This is the sudden increase in savings that has Wall Street tied in knots. When no one knows if they are the next guy or gal to get a pink slip, they stop spending and start squirreling away cash as their own personal hedge against disaster. And when folks hunker down like this, spending falls off a cliff. 2008 Q4 was the worst consumer figure in 26 years, while December and January durable goods orders fell 4.6% and 5.2% respectively, the tail end of a six-month slump (a 17-year record) that has dropped us to levels unseen since December 2002.

Now consider what this implies for the commercial real estate market.

Personally, I have my own theory of how this thing ends. Simple really. We retrace the entire bull market back to 1982 where it all began. Shocking, I know, but noodle it out. All bull markets are driven by some form of innovation that lowers the costs of production, hence the cost of living, thus allowing more income to be spent on discretionary items, thus broadening the entire economic base. Simplistic yes, but it captures the major trend.

OK, the driver for this latest cycle was the computer chip in all its manifestations, generating improvements in everything from process control, inventory management, budgeting, finance, and so forth. Later on you had the desktop, network and finally the wireless revolution which contributed to the overall effect.

The result was an economy awash in surplus investment capital. Now, lets say half the returns generated in this period represent actual gains, while the other half was largely fictional, generated by credit expansion. OK, over the period of the expansion, more and more credit was created, and an ever increasing portion of it went into rank foolishness, like running the price of housing past anything affordable, or expanding production capacity way beyond anything the market could absorb.

So, I say the real part of that gain, acheived mostly in the first half of the expansion, up to about 1997 or so, was largely real, but that it was almost entirely wasted in the subsequent decade of mad credit expansion and overleverage that brought us to our present sorry state of affairs.

So, it's gone.
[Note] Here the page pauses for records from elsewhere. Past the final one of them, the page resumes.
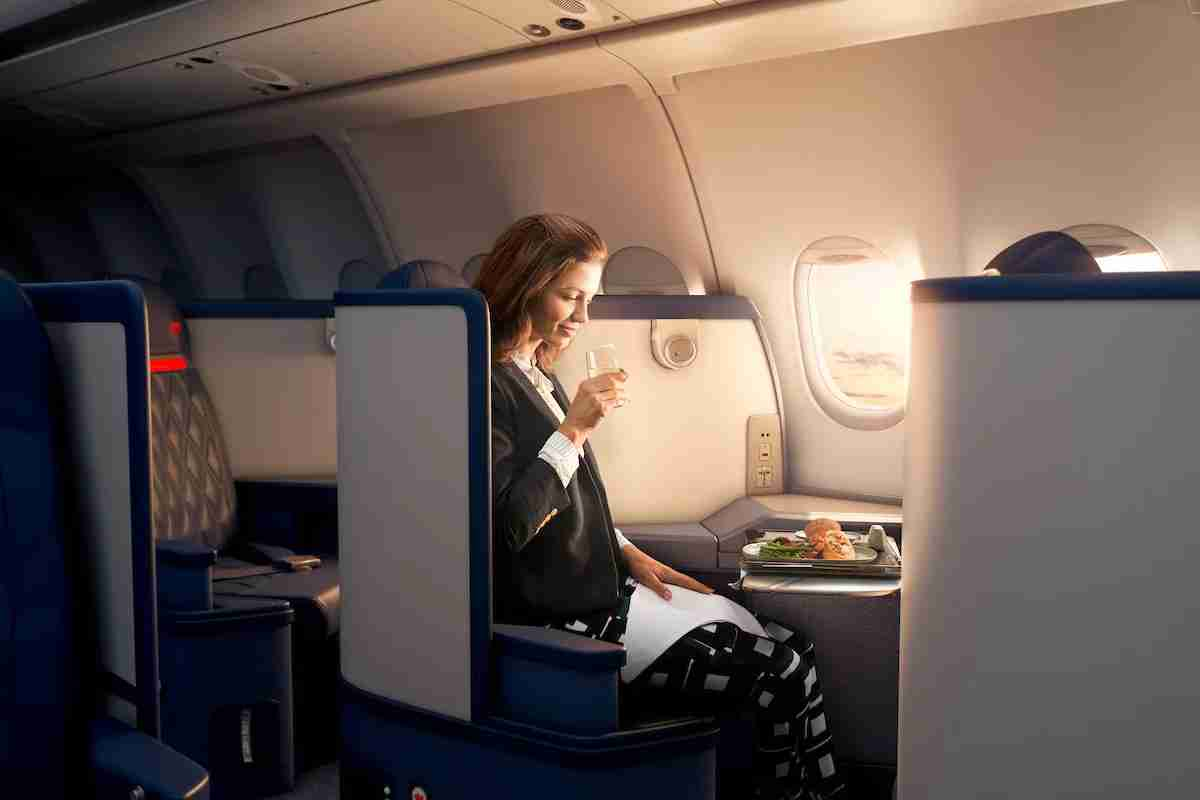 Wider at the hips, narrower at the feet. This paradigm has shaped most business class designs in recent years. Delta is adjusting the balance slightly back toward feet space, however, in its forthcoming Delta One suite.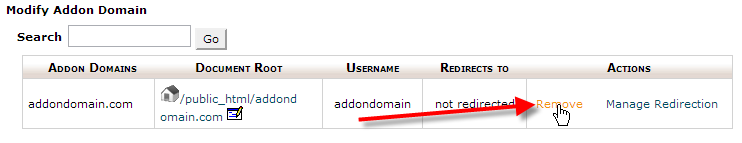 cpanel-addon-domain-remove
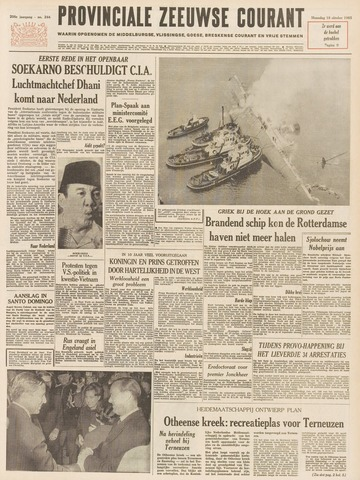Provinciale Zeeuwse Courant 1965-10-18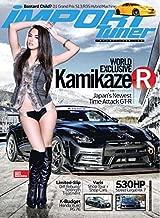 Import Tuner Magazine June 2014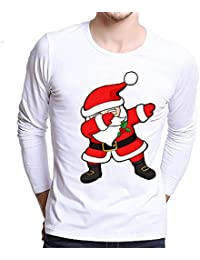 8772e2d4d6651 AIMEE7 Noël Homme Imprimé Créatif T Shirt Manches Longues Sweatshirt Col  Rond Chemise Pas Cher Noël Tee Shirt Pull Noel Sweat Grande…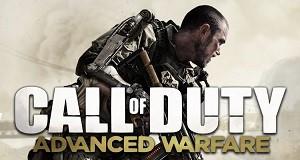 Call of Duty: Advanced Warfare + подарок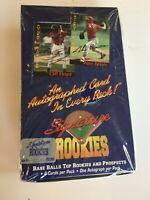 1994 Signature Rookies-PACK(s)-With Possible #'d Autograph of HOF,er DEREK JETER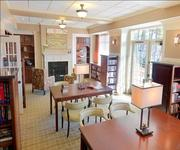 This photo shows how the library at Whitestone has an entirely different feel following the extensive renovations.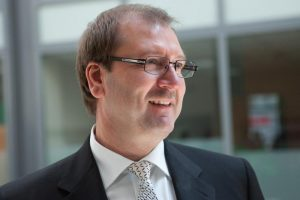 Seimas nesudarė komisijos dėl V. Uspaskicho neliečiamybės (atnaujinta)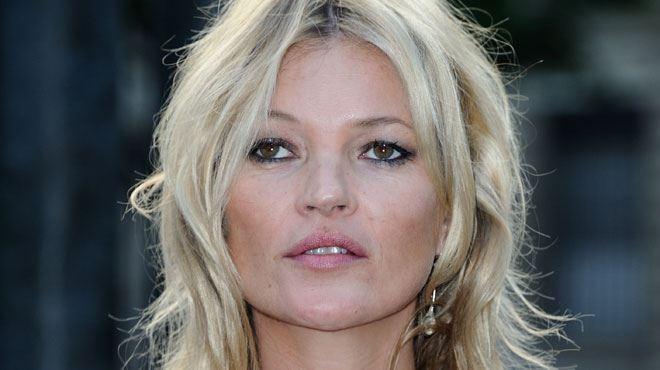 Kate Moss envie Victoria Beckham... Pour son mari! 38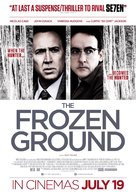 The Frozen Ground - British Movie Poster (xs thumbnail)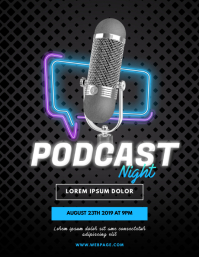 Podcast Flyer Template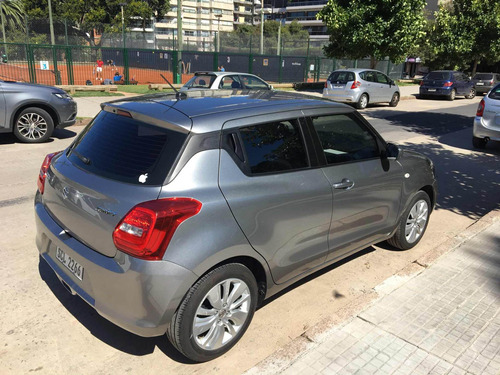 suzuki new swift 1.2 gl 5p 2018 japones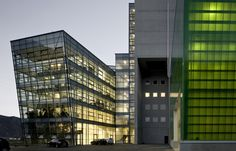 Bozen Waste to Energy Plant / Cleaa Claudio Lucchin & architetti associati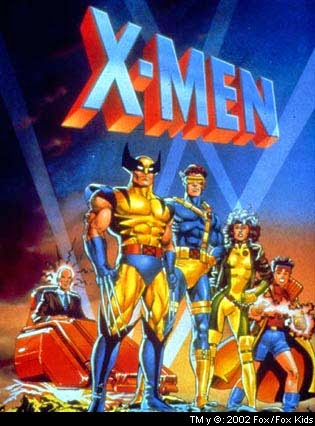 X Men serie animada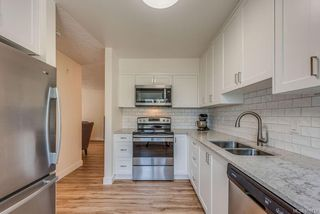 Photo 3: 307 2710 Grosvenor Rd in : Vi Oaklands Condo Apartment for sale (Victoria)  : MLS®# 855712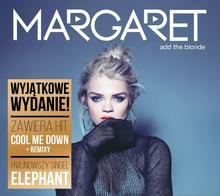 Add The Blonde Reedycja CD Margaret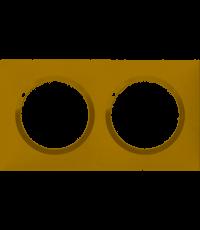 Plaque 2 postes Dooxie coloris dune - LEGRAND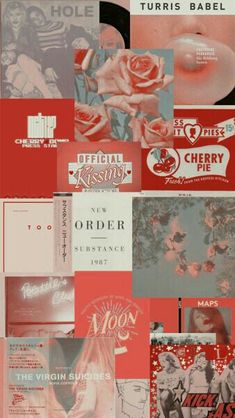 Read Collage Aesthetic from the story 𝐀𝐞𝐬𝐭𝐡𝐞𝐭𝐢𝐜 ⸙[✨] ✓ by naticaro__ (W A R) with reads. Red Wallpaper, Iphone Background Wallpaper, Tumblr Wallpaper, Aesthetic Collage, Red Aesthetic, Aesthetic Vintage, Collage Background, Wall Collage, Aesthetic Pastel Wallpaper
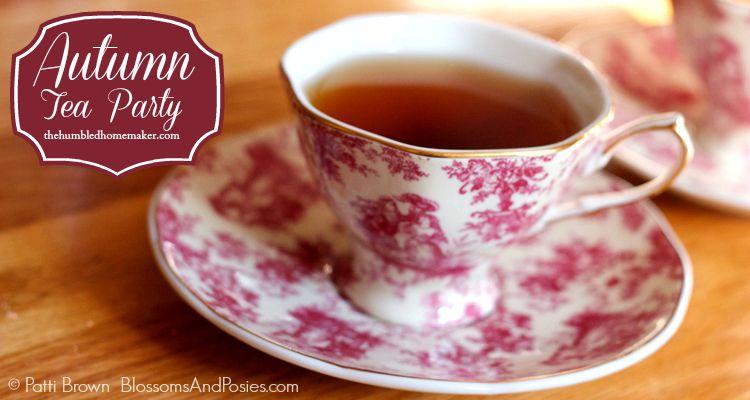 Gluten Free Apple Cake Recipe Autumn Tea Tea Parties And Teas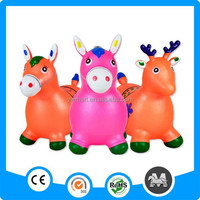 Inflatable PVC Jumping Animal Toys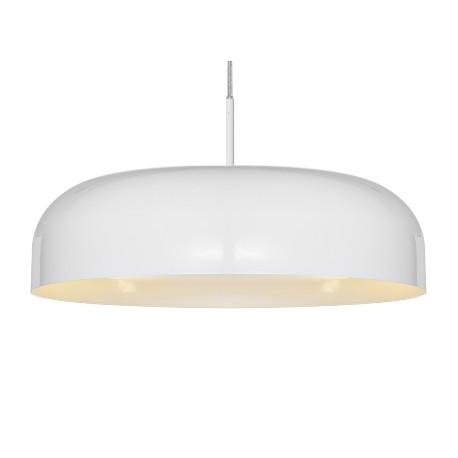 Lakierowana lampa wisząca OV biała
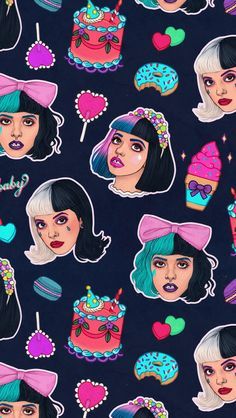 Melanie Martinez, Wallpaper, IPhone 5c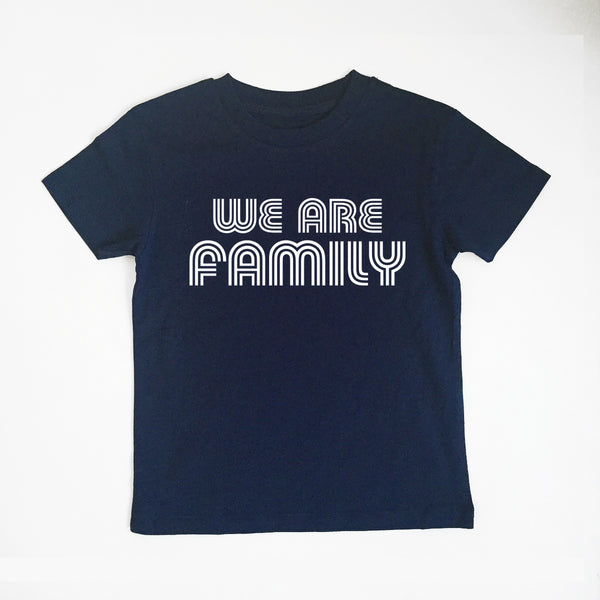 We Are Family Navy Kids xx 0-6  / 6-12 months left xx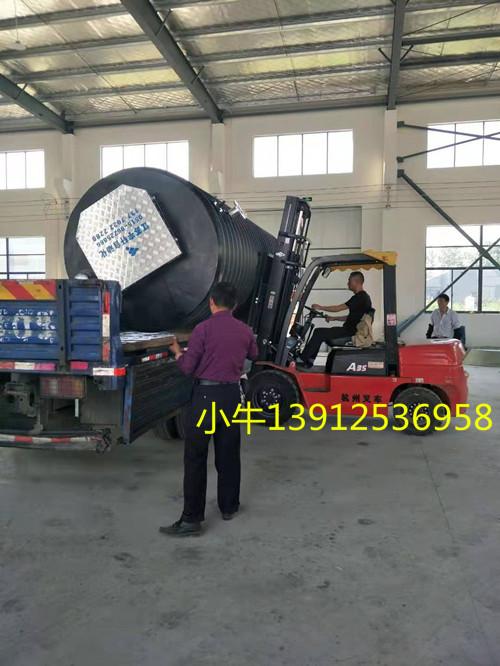 一体化预制泵站山东胶州厂家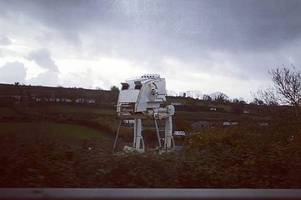 there's a star wars at-st on the a38 and no one knows why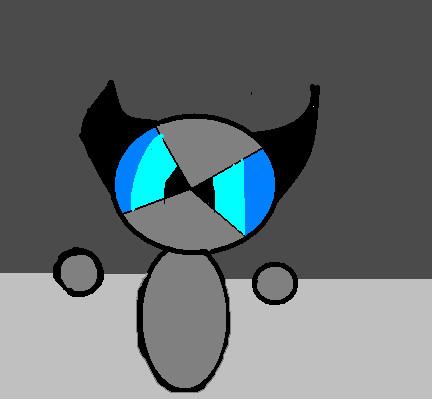 Bobody: Adoptable pokemon by AvatarFanZukoFanTOO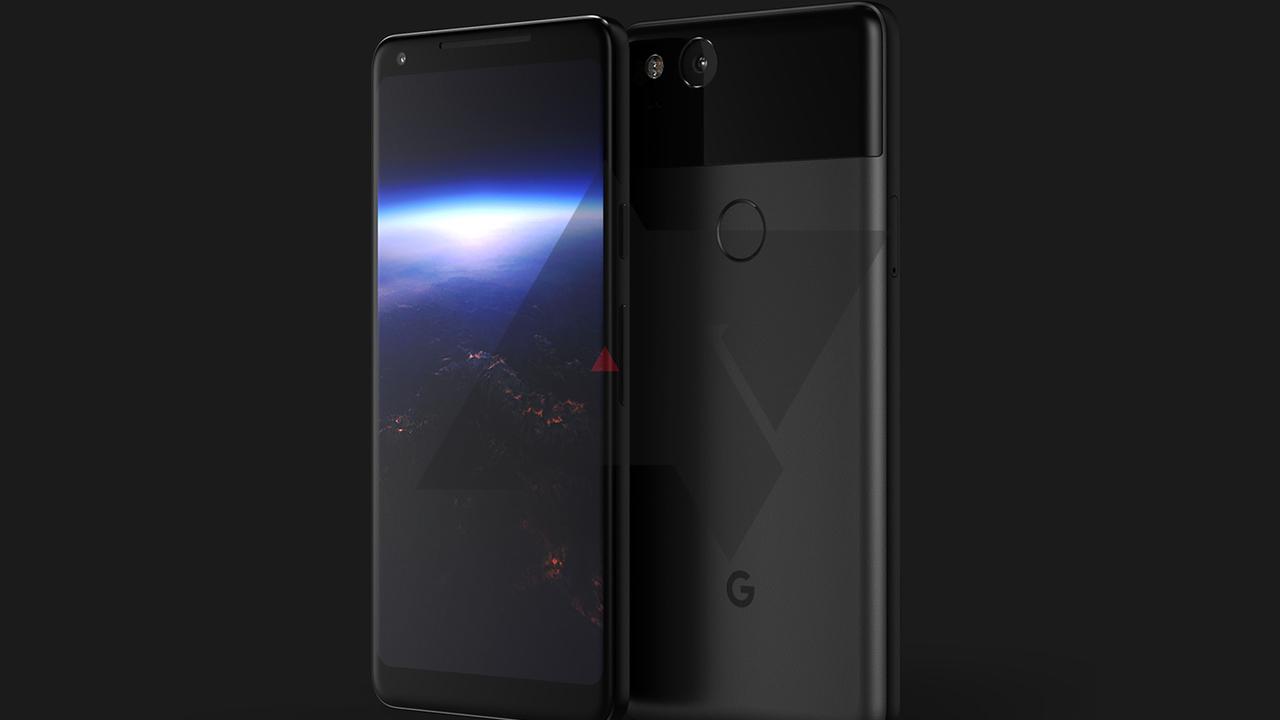 Стало известно, что специалисты документально засвидетельствовали схожесть Google Pixel 2 на HTC U11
Poof. Completely and utterly wasted. A round trip to nowhere, which means the bottom of this market is somewhere around DOW 1000. (776 actually, but I'm rounding up because I'm such an optimist).

The actual long-term trendline cuts just above 2000 at the present time, so if you project out 5 years you get something like DOW 4000. I suppose that would account for any real gains we make between now and then, assuming we're somehow able to dig ourselves out of the hole we're presently in. Maybe that's a more realistic target than 1000? Hey, it could be worse, right?